Mahşeri kalabalığın için Demirtaş
aracına zor bela binerek. Kızıltepe Belediyesine doğru hareket etti.
Cizre İlçesinde bodrumdaki yaralılarla
ilgili olarak üç günden beri bölgede bulunan HDP Eş Genel Başkanı Selahattin
Demirtaş, Kızıltepe Belediyesinde konu ile ilgili basına açıklamalarda bulundu.
Kızıltepe İlçesi'nde belediyeyi
ziyaret eden HDP Eş Genel Başkanı Selahattin Demirtaş, Şırnak'ın Cizre
İlçesi'nde bir binanın bodrum katında olduğu belirtilen yaralılar konulu basın
toplantısı düzenledi. Mardin Büyükşehir Belediye Başkanı Ahmet Türk'ün de
katıldığı toplantıda konuşan Demirtaş, Cizre'deki yaralıların alınması ile
ilgili yaptıkları girişimleri anlattı. Demirtaş, "İçişleri Bakanlığı
koordinesinde ambulanslar binaya kadar gidecek, yaralıları alacaktı. Dün yine
aynı senaryo tekrarlandı. Ambulanslar ana caddeye kadar gittiler, orada
durduruldu. Sokağa tank atışlarıyla birlikte çatışma görüntüsü ve mizansen
yaratıldı. 'Güvenliğinizi sağlamamız mümkün değil' diyerek ambulansları
engellediler" dedi.
Demirtaş, karşılaşılan durumun
ilk trajedi ve ilk hukuksuzluk olmadığını ve yapılanlara şaşırmadıklarını ifade
ederek, şöyle konuştu:
"İnsanlığın en dibe vurduğu
dönemi yaşıyor AKP. 5 kişilik grupla sağlık ekiplerini alacağız diyoruz,
gitmeye hazırız diyoruz, günlerdir izin verilmiyor. Şırnak Valisi dahil hepsi
çok iyi biliyorlar ki orada sivil insanlar var. İki binada bulunan yaralılar da
dışarı çıkamıyor çünkü keskin nişancılar ateş ediyor. Ambulansların gelmesine
izin vermiyorlar. Çok sayıda çürümüş cenaze var. Buradan tekrarlıyoruz, halk bu
gidişata müdahale etmezse, aklını yitirmişler, sadece Kürtleri değil,
Türkiye'nin tamamını uçurumdan aşağı atacak. Tehlikeyi görüyoruz. Ortada
terörle mücadele yok. AKP'nin herkesi teslim aldığı operasyon var. Terörden
kurtarılacak kimse yok. Kurtarılacaksa Kürtler, AKP'nin barbar anlayışından
kurtarılması lazım. Bu nedenle çağrımızı tekrarlıyorum; 'Zulme Karşı Ses
Yükselt, Barışa Ses Ver' diyoruz. Her yerde 'ben ne yapabilirim' demeyin.

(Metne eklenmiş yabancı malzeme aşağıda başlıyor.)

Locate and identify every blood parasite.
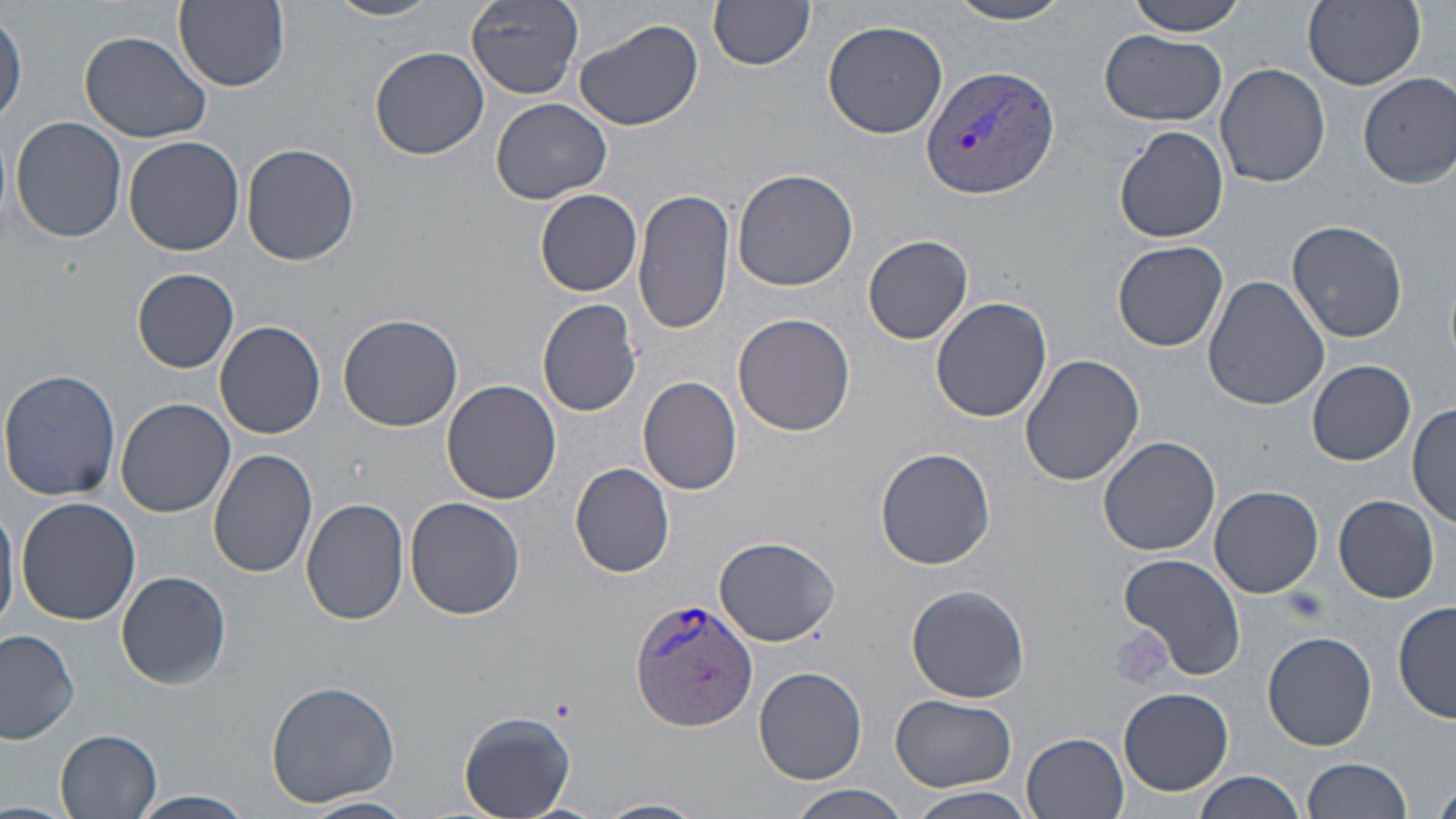
Approximate bounding boxes as [x1, y1, x2, y2] in pixels.
Plasmodium vivax-infected red blood cells: [920, 65, 1061, 199], [629, 597, 758, 732].
No Plasmodium falciparum, Plasmodium ovale, Plasmodium malariae, Babesia divergens, or Trypanosoma brucei observed.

Yaptığımız çağrının çok kıymetli bir eylem çağrısı olduğunu herkes anlamalı.
Sat 19.00 olduğunda savaşı yükseltmek isteyenler barış çığlığından utanmalı.
Her yerde 'bu halk AKP'nin savaşından yanadır, yürüttüğümüz savaşı Kürtler
destekliyor' diyenlere karşı, 'biz kirli savaşınızı desteklemiyoruz' diyenlerin
sesi yükselmeli. Cizre duymalı, Sur duymalı, Başbakan duymalı. Buraya gelip,
açıkça Kürt halkını hasta, rehabilite edilmesi gereken bir ucube olarak
tanımlayan anlayış sizin sesinizi duymalı."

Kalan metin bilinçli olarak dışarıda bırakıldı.